30.06.2021

Betriebliches Eingliederungsmanagement bei schwerbehinderten Menschen

Obwohl die gesetzliche Pflicht zum Angebot eines BEM für alle Arbeitnehmer mit entsprechenden Krankheitszeiten und bei allen Arbeitgebern gilt, hat es für schwerbehinderte Menschen noch eine ganz besondere Bedeutung zur Abwehr krankheits- und behinderungsbedingter Arbeitsplatzrisiken. Im BEM sind nämlich die besonderen Rechte der schwerbehinderten Menschen aus § 81 Abs. 4 SGB IX auf umfassend behinderungsgerechte Beschäftigung zu beachten und zu nutzen.
Es gehört auch in Ihre besondere Verantwortung als Schwerbehindertenvertretung, dass Sie im BEM diesen Anspruch geltend machen und sich für seine Einlösung engagieren.

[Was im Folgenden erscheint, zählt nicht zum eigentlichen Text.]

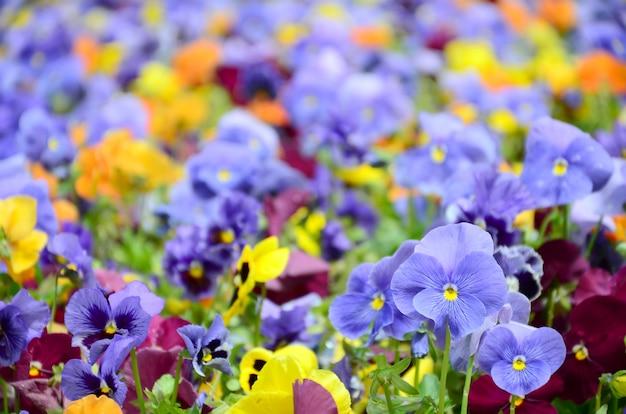 Veelkleurige viooltjebloemen of pansies dicht omhoog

Chancen und Risiken des BEM

Gelingt es, im BEM einen für den Arbeitgeber und den schwerbehinderten Menschen zumutbaren Vorschlag zur Überwindung der erhöhten Arbeitsunfähigkeiten zu entwickeln, so ist in aller Regel die Weiterbeschäftigung gerettet. Eventuelle spätere Kündigungsversuche des Arbeitgebers haben dann kaum Erfolgschancen. Wird im BEM keine derartige Lösung gefunden, erhöhen sich die Chancen späterer Kündigungsversuche allerdings erheblich.

Praxistipp:
Sie tragen im BEM hohe Verantwortung für die Sicherung des gefährdeten Arbeitsverhältnisses Ihrer schwer -behinderten Kolleginnen und Kollegen. Versuchen Sie deshalb, stets alle Mittel und Wege – intern und extern – zur Entwicklung tragfähiger Weiterbeschäftigungsmöglichkeiten auszuschöpfen. Beteiligen Sie notfalls Betriebsarzt, Integrationsamt und Rehabilitationsträger entsprechend § 84 Abs. 2 SGB IX am Prozess!

Ihre BEM-Aufgaben im Überblick

Über diese 3 Aufgabenblöcke hinaus, die sich bei schwerbehinderten Menschen ergeben, können Ihnen auch noch Beratungsaufgaben nach § 95 Abs. 1 Satz 3 SGB IX zufallen für Kollegen, die nicht schwerbehindert sind. Da Ihre Beteiligung an deren BEM-Gesprächen gesetzlich nicht vorgesehen ist, kommt es zu diesen Beratungen allerdings nur, wenn Sie deswegen angesprochen werden – zum Beispiel durch den Betriebs-/Personalrat.

Es kann für nicht behinderte Teilnehmer am BEM ein Antrag auf Feststellung einer Behinderung fällig werden, bei dem Ihre Unterstützung benötigt wird. Für behinderte Menschen mit einem Grad der Behinderung (GdB) von 30 oder 40 kann im Einzelfall Ihre Unterstützung bei einem Gleichstellungsantrag gebraucht werden, um eine behinderungsbedingte Arbeitsplatzgefährdung abzuwehren oder einen behinderungsgerechten Arbeitsplatz zu erlangen.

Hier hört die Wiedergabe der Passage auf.